Their only ally in Bismarck was Senator David Hogue (R-Minot), who in fact was the only lawmaker to vote against this bill. Hogue maintains that the legislation is unnecessary because universities ought not be adjudicating serious crimes:
Sen. David Hogue, R-Minot, the only member of either chamber to vote against the amended bill, said it “solved some problems that did not exist” and is broader than necessary.
“Sometimes lawyers should be seen and not heard, and that is a perfect example,” he said.
Law enforcement and prosecutors, not universities, should handle serious crimes, Hogue said.
“And so now we’ve decided that the universities are going to investigate crimes and form mini-tribunals to figure out what we need to do,” he said.

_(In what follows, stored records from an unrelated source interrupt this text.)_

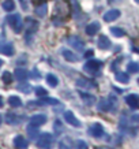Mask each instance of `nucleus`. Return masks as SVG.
<instances>
[{
  "instance_id": "24",
  "label": "nucleus",
  "mask_w": 139,
  "mask_h": 149,
  "mask_svg": "<svg viewBox=\"0 0 139 149\" xmlns=\"http://www.w3.org/2000/svg\"><path fill=\"white\" fill-rule=\"evenodd\" d=\"M46 82H48V85H50V86H57V84H59V78L56 77V75H53V74H48L46 75Z\"/></svg>"
},
{
  "instance_id": "14",
  "label": "nucleus",
  "mask_w": 139,
  "mask_h": 149,
  "mask_svg": "<svg viewBox=\"0 0 139 149\" xmlns=\"http://www.w3.org/2000/svg\"><path fill=\"white\" fill-rule=\"evenodd\" d=\"M62 54H63L64 59L68 60V62H78V59H79L76 56V54H74V52L70 49H62Z\"/></svg>"
},
{
  "instance_id": "37",
  "label": "nucleus",
  "mask_w": 139,
  "mask_h": 149,
  "mask_svg": "<svg viewBox=\"0 0 139 149\" xmlns=\"http://www.w3.org/2000/svg\"><path fill=\"white\" fill-rule=\"evenodd\" d=\"M135 1H136V3H138V4H139V0H135Z\"/></svg>"
},
{
  "instance_id": "34",
  "label": "nucleus",
  "mask_w": 139,
  "mask_h": 149,
  "mask_svg": "<svg viewBox=\"0 0 139 149\" xmlns=\"http://www.w3.org/2000/svg\"><path fill=\"white\" fill-rule=\"evenodd\" d=\"M0 107H3V97L0 96Z\"/></svg>"
},
{
  "instance_id": "28",
  "label": "nucleus",
  "mask_w": 139,
  "mask_h": 149,
  "mask_svg": "<svg viewBox=\"0 0 139 149\" xmlns=\"http://www.w3.org/2000/svg\"><path fill=\"white\" fill-rule=\"evenodd\" d=\"M127 70H128V72H139V64L135 62H131L127 66Z\"/></svg>"
},
{
  "instance_id": "31",
  "label": "nucleus",
  "mask_w": 139,
  "mask_h": 149,
  "mask_svg": "<svg viewBox=\"0 0 139 149\" xmlns=\"http://www.w3.org/2000/svg\"><path fill=\"white\" fill-rule=\"evenodd\" d=\"M76 148H82V149H85V148H87V144H86L85 141L78 140V141H76Z\"/></svg>"
},
{
  "instance_id": "10",
  "label": "nucleus",
  "mask_w": 139,
  "mask_h": 149,
  "mask_svg": "<svg viewBox=\"0 0 139 149\" xmlns=\"http://www.w3.org/2000/svg\"><path fill=\"white\" fill-rule=\"evenodd\" d=\"M0 54L7 55V56L14 55V47H12V44H10V42H1V44H0Z\"/></svg>"
},
{
  "instance_id": "32",
  "label": "nucleus",
  "mask_w": 139,
  "mask_h": 149,
  "mask_svg": "<svg viewBox=\"0 0 139 149\" xmlns=\"http://www.w3.org/2000/svg\"><path fill=\"white\" fill-rule=\"evenodd\" d=\"M93 54H94V52H93L91 49H89V51H87V52L85 54V58H91V56H93Z\"/></svg>"
},
{
  "instance_id": "5",
  "label": "nucleus",
  "mask_w": 139,
  "mask_h": 149,
  "mask_svg": "<svg viewBox=\"0 0 139 149\" xmlns=\"http://www.w3.org/2000/svg\"><path fill=\"white\" fill-rule=\"evenodd\" d=\"M101 66H102V62H100V60H89V62L85 64L83 68H85V71L95 72L101 68Z\"/></svg>"
},
{
  "instance_id": "23",
  "label": "nucleus",
  "mask_w": 139,
  "mask_h": 149,
  "mask_svg": "<svg viewBox=\"0 0 139 149\" xmlns=\"http://www.w3.org/2000/svg\"><path fill=\"white\" fill-rule=\"evenodd\" d=\"M116 81H119L120 84H128L130 77L127 75L126 72H117L116 74Z\"/></svg>"
},
{
  "instance_id": "19",
  "label": "nucleus",
  "mask_w": 139,
  "mask_h": 149,
  "mask_svg": "<svg viewBox=\"0 0 139 149\" xmlns=\"http://www.w3.org/2000/svg\"><path fill=\"white\" fill-rule=\"evenodd\" d=\"M79 95H81L82 100H83V101H85L86 104H89V105H91V104H94V103H95V97H94V96L87 95V93H83V92H81Z\"/></svg>"
},
{
  "instance_id": "9",
  "label": "nucleus",
  "mask_w": 139,
  "mask_h": 149,
  "mask_svg": "<svg viewBox=\"0 0 139 149\" xmlns=\"http://www.w3.org/2000/svg\"><path fill=\"white\" fill-rule=\"evenodd\" d=\"M68 44L70 45H72L74 48H76L78 51H81V49H83V41L79 38V37H75V36H71V37H68Z\"/></svg>"
},
{
  "instance_id": "36",
  "label": "nucleus",
  "mask_w": 139,
  "mask_h": 149,
  "mask_svg": "<svg viewBox=\"0 0 139 149\" xmlns=\"http://www.w3.org/2000/svg\"><path fill=\"white\" fill-rule=\"evenodd\" d=\"M1 64H3V60H0V66H1Z\"/></svg>"
},
{
  "instance_id": "11",
  "label": "nucleus",
  "mask_w": 139,
  "mask_h": 149,
  "mask_svg": "<svg viewBox=\"0 0 139 149\" xmlns=\"http://www.w3.org/2000/svg\"><path fill=\"white\" fill-rule=\"evenodd\" d=\"M126 103L131 108H138L139 107V96L138 95H128L126 97Z\"/></svg>"
},
{
  "instance_id": "6",
  "label": "nucleus",
  "mask_w": 139,
  "mask_h": 149,
  "mask_svg": "<svg viewBox=\"0 0 139 149\" xmlns=\"http://www.w3.org/2000/svg\"><path fill=\"white\" fill-rule=\"evenodd\" d=\"M64 119H66V122L70 123L71 126H74V127H81V122L76 119L75 115H74L71 111H66V112H64Z\"/></svg>"
},
{
  "instance_id": "8",
  "label": "nucleus",
  "mask_w": 139,
  "mask_h": 149,
  "mask_svg": "<svg viewBox=\"0 0 139 149\" xmlns=\"http://www.w3.org/2000/svg\"><path fill=\"white\" fill-rule=\"evenodd\" d=\"M119 17H120V11L119 10H109L108 13L104 14V21L105 22H112V21H116Z\"/></svg>"
},
{
  "instance_id": "26",
  "label": "nucleus",
  "mask_w": 139,
  "mask_h": 149,
  "mask_svg": "<svg viewBox=\"0 0 139 149\" xmlns=\"http://www.w3.org/2000/svg\"><path fill=\"white\" fill-rule=\"evenodd\" d=\"M111 33H112L115 37H123L126 36V32L120 29V27H111Z\"/></svg>"
},
{
  "instance_id": "29",
  "label": "nucleus",
  "mask_w": 139,
  "mask_h": 149,
  "mask_svg": "<svg viewBox=\"0 0 139 149\" xmlns=\"http://www.w3.org/2000/svg\"><path fill=\"white\" fill-rule=\"evenodd\" d=\"M1 79H3V82L4 84H11V81H12V77H11V72H8V71H4L3 72V75H1Z\"/></svg>"
},
{
  "instance_id": "7",
  "label": "nucleus",
  "mask_w": 139,
  "mask_h": 149,
  "mask_svg": "<svg viewBox=\"0 0 139 149\" xmlns=\"http://www.w3.org/2000/svg\"><path fill=\"white\" fill-rule=\"evenodd\" d=\"M90 134L95 138H100V137L104 136V127L102 125H100V123H94V125H91L90 127Z\"/></svg>"
},
{
  "instance_id": "30",
  "label": "nucleus",
  "mask_w": 139,
  "mask_h": 149,
  "mask_svg": "<svg viewBox=\"0 0 139 149\" xmlns=\"http://www.w3.org/2000/svg\"><path fill=\"white\" fill-rule=\"evenodd\" d=\"M36 95L38 96V97H44V96H46V91H45L44 88H37V89H36Z\"/></svg>"
},
{
  "instance_id": "13",
  "label": "nucleus",
  "mask_w": 139,
  "mask_h": 149,
  "mask_svg": "<svg viewBox=\"0 0 139 149\" xmlns=\"http://www.w3.org/2000/svg\"><path fill=\"white\" fill-rule=\"evenodd\" d=\"M97 44H98L100 49H108V48L111 47V40H109L106 36H100Z\"/></svg>"
},
{
  "instance_id": "27",
  "label": "nucleus",
  "mask_w": 139,
  "mask_h": 149,
  "mask_svg": "<svg viewBox=\"0 0 139 149\" xmlns=\"http://www.w3.org/2000/svg\"><path fill=\"white\" fill-rule=\"evenodd\" d=\"M36 14L38 15V17H41V18L45 17V15H46V4L44 3V4L38 6V7L36 8Z\"/></svg>"
},
{
  "instance_id": "20",
  "label": "nucleus",
  "mask_w": 139,
  "mask_h": 149,
  "mask_svg": "<svg viewBox=\"0 0 139 149\" xmlns=\"http://www.w3.org/2000/svg\"><path fill=\"white\" fill-rule=\"evenodd\" d=\"M37 127H38V126L33 125V123H30V125L27 126V134H29V137H30V138L37 137V134H38V129H37Z\"/></svg>"
},
{
  "instance_id": "39",
  "label": "nucleus",
  "mask_w": 139,
  "mask_h": 149,
  "mask_svg": "<svg viewBox=\"0 0 139 149\" xmlns=\"http://www.w3.org/2000/svg\"><path fill=\"white\" fill-rule=\"evenodd\" d=\"M138 82H139V79H138Z\"/></svg>"
},
{
  "instance_id": "4",
  "label": "nucleus",
  "mask_w": 139,
  "mask_h": 149,
  "mask_svg": "<svg viewBox=\"0 0 139 149\" xmlns=\"http://www.w3.org/2000/svg\"><path fill=\"white\" fill-rule=\"evenodd\" d=\"M52 141H53V138H52V136H50L49 133H44L38 138V141H37V146L38 148H49Z\"/></svg>"
},
{
  "instance_id": "1",
  "label": "nucleus",
  "mask_w": 139,
  "mask_h": 149,
  "mask_svg": "<svg viewBox=\"0 0 139 149\" xmlns=\"http://www.w3.org/2000/svg\"><path fill=\"white\" fill-rule=\"evenodd\" d=\"M71 13L70 4H68L67 0H56L55 1V13H53V18H68Z\"/></svg>"
},
{
  "instance_id": "3",
  "label": "nucleus",
  "mask_w": 139,
  "mask_h": 149,
  "mask_svg": "<svg viewBox=\"0 0 139 149\" xmlns=\"http://www.w3.org/2000/svg\"><path fill=\"white\" fill-rule=\"evenodd\" d=\"M98 107L101 111H113V108L116 107V99L109 97V99L101 100L98 104Z\"/></svg>"
},
{
  "instance_id": "33",
  "label": "nucleus",
  "mask_w": 139,
  "mask_h": 149,
  "mask_svg": "<svg viewBox=\"0 0 139 149\" xmlns=\"http://www.w3.org/2000/svg\"><path fill=\"white\" fill-rule=\"evenodd\" d=\"M45 101L50 104H57V100H52V99H45Z\"/></svg>"
},
{
  "instance_id": "38",
  "label": "nucleus",
  "mask_w": 139,
  "mask_h": 149,
  "mask_svg": "<svg viewBox=\"0 0 139 149\" xmlns=\"http://www.w3.org/2000/svg\"><path fill=\"white\" fill-rule=\"evenodd\" d=\"M0 123H1V116H0Z\"/></svg>"
},
{
  "instance_id": "25",
  "label": "nucleus",
  "mask_w": 139,
  "mask_h": 149,
  "mask_svg": "<svg viewBox=\"0 0 139 149\" xmlns=\"http://www.w3.org/2000/svg\"><path fill=\"white\" fill-rule=\"evenodd\" d=\"M1 7H3V10H6V11H12V10L15 8V3H14L12 0H4Z\"/></svg>"
},
{
  "instance_id": "16",
  "label": "nucleus",
  "mask_w": 139,
  "mask_h": 149,
  "mask_svg": "<svg viewBox=\"0 0 139 149\" xmlns=\"http://www.w3.org/2000/svg\"><path fill=\"white\" fill-rule=\"evenodd\" d=\"M76 86H82V88H95V82L85 79V78H79L76 79Z\"/></svg>"
},
{
  "instance_id": "35",
  "label": "nucleus",
  "mask_w": 139,
  "mask_h": 149,
  "mask_svg": "<svg viewBox=\"0 0 139 149\" xmlns=\"http://www.w3.org/2000/svg\"><path fill=\"white\" fill-rule=\"evenodd\" d=\"M112 1H115V3H116V1H121V0H112Z\"/></svg>"
},
{
  "instance_id": "18",
  "label": "nucleus",
  "mask_w": 139,
  "mask_h": 149,
  "mask_svg": "<svg viewBox=\"0 0 139 149\" xmlns=\"http://www.w3.org/2000/svg\"><path fill=\"white\" fill-rule=\"evenodd\" d=\"M14 75H15V78H17L18 81H25L27 78V71L25 68H17L15 72H14Z\"/></svg>"
},
{
  "instance_id": "12",
  "label": "nucleus",
  "mask_w": 139,
  "mask_h": 149,
  "mask_svg": "<svg viewBox=\"0 0 139 149\" xmlns=\"http://www.w3.org/2000/svg\"><path fill=\"white\" fill-rule=\"evenodd\" d=\"M100 29H101V26H100L98 22H91L86 26V33L89 36H94V34H97V32H98Z\"/></svg>"
},
{
  "instance_id": "21",
  "label": "nucleus",
  "mask_w": 139,
  "mask_h": 149,
  "mask_svg": "<svg viewBox=\"0 0 139 149\" xmlns=\"http://www.w3.org/2000/svg\"><path fill=\"white\" fill-rule=\"evenodd\" d=\"M8 103L11 107H21L22 105V100L19 99L18 96H10Z\"/></svg>"
},
{
  "instance_id": "15",
  "label": "nucleus",
  "mask_w": 139,
  "mask_h": 149,
  "mask_svg": "<svg viewBox=\"0 0 139 149\" xmlns=\"http://www.w3.org/2000/svg\"><path fill=\"white\" fill-rule=\"evenodd\" d=\"M46 122V116L42 115V113H37V115H33L32 116V123L36 125V126H41Z\"/></svg>"
},
{
  "instance_id": "17",
  "label": "nucleus",
  "mask_w": 139,
  "mask_h": 149,
  "mask_svg": "<svg viewBox=\"0 0 139 149\" xmlns=\"http://www.w3.org/2000/svg\"><path fill=\"white\" fill-rule=\"evenodd\" d=\"M14 145H15V148H27V141L22 136H17L14 138Z\"/></svg>"
},
{
  "instance_id": "2",
  "label": "nucleus",
  "mask_w": 139,
  "mask_h": 149,
  "mask_svg": "<svg viewBox=\"0 0 139 149\" xmlns=\"http://www.w3.org/2000/svg\"><path fill=\"white\" fill-rule=\"evenodd\" d=\"M7 21H8L10 26L12 27L15 33H21V32H22V19H21V17H19L18 14H14V15L8 17V18H7Z\"/></svg>"
},
{
  "instance_id": "22",
  "label": "nucleus",
  "mask_w": 139,
  "mask_h": 149,
  "mask_svg": "<svg viewBox=\"0 0 139 149\" xmlns=\"http://www.w3.org/2000/svg\"><path fill=\"white\" fill-rule=\"evenodd\" d=\"M21 120H22V118L17 116V115H14V113H8V115H7V123H10V125H17V123H19Z\"/></svg>"
}]
</instances>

I don’t disagree at all with Hogue’s statement about universities investigating crimes. Issues like sexual assault belong in the criminal justice system, where trained law enforcement and legal experts can handle them.
The problem is that the federal government requires these tribunals. The requirement was established under the Obama administration via a 2011 “dear colleague” letter from the Department of Education’s Office of Civil Rights. Schools have to hold these tribunals under the Obama administration’s interpretation of Title IX or they will lose all sorts of federal dollars.
“It is not altogether clear, however, why the federal government requires such serious cases to be handled by campus tribunals staffed by academics, instead of by professional judges and lawyers,” a group of Penn Law faculty members wrote in an open letter about this requirement in February. “Perhaps it is time to funnel the more serious cases through the criminal justice process and to make that process much more accessible to and supportive of sexual assault complainants.”
I don’t think there’s any “perhaps” about it, but state policy makers can’t do anything about federal policy. What they can do is ensure that North Dakota’s public universities, in complying with the federal government’s absurd policies, protect the rights of students.
That’s what SB2150 does. And should give us all pause that our state’s university officials fought so long and hard against it.
It really makes you wonder where their priorities are.